### BAGIAN TEKS
Sebagaimana Rocky Gerung nyatakan bahwa peradaban digerakan oleh dua hal yakni Akal Teoritis dan Advokasi. Dari akal teoritis lahir dua etik, yaitu ethics of right dan ethics of care. Maka baik Presiden maupun Khilafah, konsep kepemimpinan itu harus didasarkan pada prinsip partnership egaliter bersama, bukan hierarki yang absolut dan rigid.
Namun tawaran itu masih tersumbat oleh kemampuan masyarakat pada terbatasnya akses fungsi elementer–dalam istilah Amartya Sen–sehingga rational choice di dalam mengambil keputusan selalu dilabuhkan pada keuntungan personal dan komunal, bukan pada manfaat substansial.
Untuk itu di samping kebebasan yang dilindungi– protected sphere dalam istilah Mill dan Hayek–oleh negara, perlu diperhatikan juga kebebasan kapabilitas ( the ability to achieve—dalam istilah Sen). Artinya, prasyarat minimal untuk menyelenggarakan kehidupan bersama harus dinyatakan sebagai hak asasi. Sebab, bagaimana mungkin kehidupan sosial diselenggarakan apabila dasar material kehidupan itu–yaitu pangan, lingkungan, pendidikan–hanya dimengerti sebagai komoditas.
Peradaban politik seharusnya tidak mempertengkarkan dasar material sebagai komoditas komunal non-asasi, daya beli dan daya konsumsi, melainkan berupaya mendistribusikan liberty of the will kepada seluruh aspek warga negara sehingga pembangunan manusia diukur dari kualitas hidup— quality of life, bukan pada tingkat pendapatan per kapita dan produk domestik bruto.

### SOAL TERTULIS
Sunting bagian teks yang dimulai dari "Namun tawaran itu" dan berakhir pada "dimengerti sebagai komoditas.", lalu tuliskan kembali dengan mengganti "kebebasan kapabilitas" menjadi "kebebasan kemampuan". Data yang menyertai bagian teks ini merupakan bahan yang terpisah darinya.

### DATA YANG DISEDIAKAN
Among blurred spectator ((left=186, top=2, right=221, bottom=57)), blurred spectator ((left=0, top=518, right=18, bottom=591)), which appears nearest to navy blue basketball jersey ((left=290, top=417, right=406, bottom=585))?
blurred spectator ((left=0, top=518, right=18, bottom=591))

### JAWABAN
Namun tawaran itu masih tersumbat oleh kemampuan masyarakat pada terbatasnya akses fungsi elementer–dalam istilah Amartya Sen–sehingga rational choice di dalam mengambil keputusan selalu dilabuhkan pada keuntungan personal dan komunal, bukan pada manfaat substansial.
Untuk itu di samping kebebasan yang dilindungi– protected sphere dalam istilah Mill dan Hayek–oleh negara, perlu diperhatikan juga kebebasan kemampuan ( the ability to achieve—dalam istilah Sen). Artinya, prasyarat minimal untuk menyelenggarakan kehidupan bersama harus dinyatakan sebagai hak asasi. Sebab, bagaimana mungkin kehidupan sosial diselenggarakan apabila dasar material kehidupan itu–yaitu pangan, lingkungan, pendidikan–hanya dimengerti sebagai komoditas.